Many analyses of this tax bill have pointed to one clear winner: wealthy people. Corporations would get a massive tax cut from 35 percent to 20 percent. Overall, millionaires stand to benefit the most from specific changes in the bill, including through a higher tax benefit, a lower tax rate, and more exemptions in the estate tax.
Heaping nearly $1.5 trillion onto the already bloated federal debt would mean that lawmakers will likely be making cuts to Medicare, Social Security, and other programs that help poor and middle-class Americans. The bill would also repeal Obamacare's individual mandate, which will potentially strip health insurance from 13 million people and raise premiums. And although it cuts taxes for many income levels, it does so in a way that puts the wealthy on top; according to the Joint Committee on Taxation, it will likely raise taxes among every group making less $75,000 by 2027.
Among the more outrageous things the bill includes is a tax increase exemption for the maintenance costs of private jets. A last-minute addition to the bill also made headlines late on Friday after Democrats pointed out that a proposal to exempt educational institutions from an endowment tax would only apply to one Michigan school, Hillsdale College. Hillsdale, they pointed out, is a private college with close ties to Education Secretary Betsy DeVos. The final version of the bill that passed, however, had that provision removed altogether.
Republicans have been angling for a legislative victory for months. The Senate vote on Saturday is a major boost for President Trump, who, despite having signed dozens of bills into law, has yet to sign any major legislation since taking office in January. (Republicans' repeated efforts to repeal and replace Obamacare have all failed.)

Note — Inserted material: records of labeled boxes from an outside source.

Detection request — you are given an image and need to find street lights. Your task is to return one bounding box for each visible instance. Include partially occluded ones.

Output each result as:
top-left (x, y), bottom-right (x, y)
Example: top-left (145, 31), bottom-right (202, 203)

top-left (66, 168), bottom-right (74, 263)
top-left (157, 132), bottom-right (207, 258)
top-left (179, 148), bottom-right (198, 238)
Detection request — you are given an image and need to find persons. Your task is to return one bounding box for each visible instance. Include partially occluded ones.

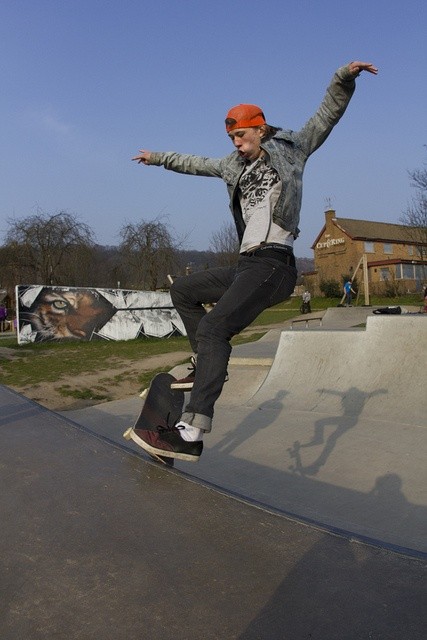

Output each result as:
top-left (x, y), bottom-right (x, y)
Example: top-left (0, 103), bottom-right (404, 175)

Trump thanked Republicans on Saturday morning after the bill's passage in the Senate. "Biggest Tax Bill and Tax Cuts in history just passed in the Senate. Now these great Republicans will be going for final passage. Thank you to House and Senate Republicans for your hard work and commitment!," he tweeted.
Earlier, immediately after the bill passed at around 2 a.m., Trump hailed the legislation as a massive tax cut for "working families across America." He tweeted that he hoped to sign a final bill before Christmas.